Trying to sort out the full story about FDLE’s, um, “visit” to Rebekah Jones’ home is important, of course. We’ll give it a shot, but the truth is, we may never know for sure which version of events is the most accurate.
I’ll get to that in a minute.
First, though, take a step back from what happened at her house and focus on why agents were there with search warrants in the first place.
Jones had maintained since the summer when she was fired from her job as a data scientist with the state after claiming that Florida citizens are routinely fed false information about COVID-19 infections and deaths.
The state claimed she was insubordinate (which, well, is believable). On her Twitter feed, she describes herself as “an insubordinate scientist…“
Maybe she needed to be insubordinate, though.
Jones started her own data site to track infections and deaths.
Since Dec. 1, the state reported 160 virus-related deaths.
Jones’ site reported 711 deaths from COVID-19 over the same period.
This thing isn’t going away any time soon, and the worst may be yet to come. At least that’s what many medical experts warn. Reliable data and transparency to a fully informed citizenry are key, and that brings us back to the search at Jones’ home.
“Our investigation began last month following a complaint by Florida Department of Health that a person illegally hacked into their emergency alert system,” FDLE Commissioner Rick Swearingen said.
“As part of our investigation, FDLE agents served a search warrant (Monday) morning at the Centerville Court residence (in Tallahassee) where Ms. Jones lives after determining the home was the location that the unauthorized message was sent from.”
Jones said agents pointed guns at her and her children. She said one agent had a gun six inches away from her face.
Swearingen said that didn’t happen.
“Agents knocked and called Ms. Jones, both announcing the search warrant and encouraging her to cooperate. Ms. Jones refused to come to the door for 20 minutes and hung-up on agents,” he said.
“After several attempts, Ms. Jones allowed agents inside. Agents entered the home in accordance with normal protocols and seized several devices that will be forensically analyzed. At no time were weapons pointed at anyone in the home. Any evidence will be referred to the State Attorney for prosecution as appropriate.”
The agents did draw guns, though. Video proves that. Whether they were directly aimed at anyone is hard to tell.
They didn’t arrest Jones – at least not yet.
That unauthorized message over the state’s emergency response system?
As first reported by the Tampa Bay Times, it urged employees to “speak up before another 17,000 people are dead. You know this is wrong. You don’t have to be a part of this. Be a hero. Speak out before it’s too late.”
Jones denied sending the message. Whoever sent it, though, did commit a crime by hacking into the system.
Agents confiscated her cell phones and computers, and that’s where this story takes another troubling twist. Jones said her phone contains records of every person she kept in contact with at the Department of Health.
Anyone who spoke with Jones probably faces questions, and maybe the loss of their career.
For what, though?
Telling the truth about the pandemic that has killed more than 19,000 Floridians? Getting real information to the public?
That seems to fit the definition of what the late Congressman John Lewis called “good trouble.”
Gov. Ron DeSantis’ approach to the pandemic left him open to the kind of suspicion many feel now. He has fumbled, stumbled, and finally seemed to throw up his hands – kind of like his benefactor, soon-to-be-former President Donald Trump.
If we don’t trust the data, that undermines anything this administration does to deal with a virus that keeps coming.
Reaction around the state and country has been predictably harsh, probably none more so than from lifelong Republican Ron Filipkowski.
DeSantis appointed him to the 12th Circuit Judicial Nominating Commission. He quit after reviewing the warrant the state used to seize Jones’ computers and phone.

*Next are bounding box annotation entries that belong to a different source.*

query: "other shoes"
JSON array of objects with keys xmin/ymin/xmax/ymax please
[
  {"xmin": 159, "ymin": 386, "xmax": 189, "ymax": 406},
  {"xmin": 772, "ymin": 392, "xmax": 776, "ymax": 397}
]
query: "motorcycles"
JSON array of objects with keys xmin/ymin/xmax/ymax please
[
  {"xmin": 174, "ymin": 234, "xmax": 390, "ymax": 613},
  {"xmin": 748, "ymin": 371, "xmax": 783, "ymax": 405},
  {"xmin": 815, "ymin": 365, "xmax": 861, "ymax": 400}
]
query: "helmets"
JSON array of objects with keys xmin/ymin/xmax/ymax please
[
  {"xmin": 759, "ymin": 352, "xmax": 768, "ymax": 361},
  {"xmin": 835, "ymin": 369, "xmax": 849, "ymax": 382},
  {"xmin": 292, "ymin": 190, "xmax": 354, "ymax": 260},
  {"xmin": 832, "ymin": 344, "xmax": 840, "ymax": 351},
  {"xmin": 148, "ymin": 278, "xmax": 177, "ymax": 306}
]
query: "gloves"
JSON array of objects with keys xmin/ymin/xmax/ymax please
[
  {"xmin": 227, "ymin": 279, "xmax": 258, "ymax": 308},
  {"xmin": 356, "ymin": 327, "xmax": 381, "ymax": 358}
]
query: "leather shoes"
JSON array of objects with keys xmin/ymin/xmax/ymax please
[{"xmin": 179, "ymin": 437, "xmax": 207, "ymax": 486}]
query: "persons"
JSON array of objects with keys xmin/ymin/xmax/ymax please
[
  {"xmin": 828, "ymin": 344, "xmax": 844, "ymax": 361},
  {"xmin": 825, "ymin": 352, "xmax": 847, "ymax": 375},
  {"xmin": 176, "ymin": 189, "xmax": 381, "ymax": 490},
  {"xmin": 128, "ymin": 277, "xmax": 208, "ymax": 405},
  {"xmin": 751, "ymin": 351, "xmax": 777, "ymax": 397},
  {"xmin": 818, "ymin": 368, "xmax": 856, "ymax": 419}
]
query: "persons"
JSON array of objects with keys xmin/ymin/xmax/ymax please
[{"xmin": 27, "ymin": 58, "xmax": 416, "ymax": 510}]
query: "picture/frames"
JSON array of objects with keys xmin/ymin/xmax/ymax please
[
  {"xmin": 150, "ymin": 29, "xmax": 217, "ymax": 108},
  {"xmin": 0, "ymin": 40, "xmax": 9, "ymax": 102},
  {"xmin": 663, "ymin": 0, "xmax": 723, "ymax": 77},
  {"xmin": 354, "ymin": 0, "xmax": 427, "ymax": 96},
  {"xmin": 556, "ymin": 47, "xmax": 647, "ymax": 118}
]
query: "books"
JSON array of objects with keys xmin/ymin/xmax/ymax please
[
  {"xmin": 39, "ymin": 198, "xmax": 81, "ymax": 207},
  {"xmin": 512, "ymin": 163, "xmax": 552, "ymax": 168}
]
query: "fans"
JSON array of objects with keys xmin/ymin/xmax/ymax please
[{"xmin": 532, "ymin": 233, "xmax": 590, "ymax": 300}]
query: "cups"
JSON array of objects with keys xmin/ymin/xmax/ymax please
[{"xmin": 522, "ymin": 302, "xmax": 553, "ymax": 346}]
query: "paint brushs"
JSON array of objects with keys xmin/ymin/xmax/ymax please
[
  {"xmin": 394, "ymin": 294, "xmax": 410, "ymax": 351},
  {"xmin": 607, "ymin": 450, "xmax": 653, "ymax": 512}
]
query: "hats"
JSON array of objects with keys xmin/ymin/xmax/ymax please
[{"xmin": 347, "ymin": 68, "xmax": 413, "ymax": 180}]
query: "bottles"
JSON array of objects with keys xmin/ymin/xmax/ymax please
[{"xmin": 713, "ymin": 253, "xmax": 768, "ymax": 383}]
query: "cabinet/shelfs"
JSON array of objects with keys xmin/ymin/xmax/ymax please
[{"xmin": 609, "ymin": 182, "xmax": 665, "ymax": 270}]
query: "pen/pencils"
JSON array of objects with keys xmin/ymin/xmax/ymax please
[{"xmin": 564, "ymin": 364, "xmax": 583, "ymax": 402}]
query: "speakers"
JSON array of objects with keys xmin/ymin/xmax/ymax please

“The recent events regarding public access to truthful data on the pandemic, and the specific treatment of Rebekah Jones has made the issue a legal one rather than just medical. I no longer wish to serve the current government of Florida in any capacity,” Filpkowski wrote in his resignation letter.
Transparency is the issue, and if this search is an attempt to punish those who spoke with Jones — as seems plausible — it’s more than disturbing. Rebekah Jones may be insubordinate, and she may bend the rules more than the Governor would like.
That doesn’t mean she’s wrong, though.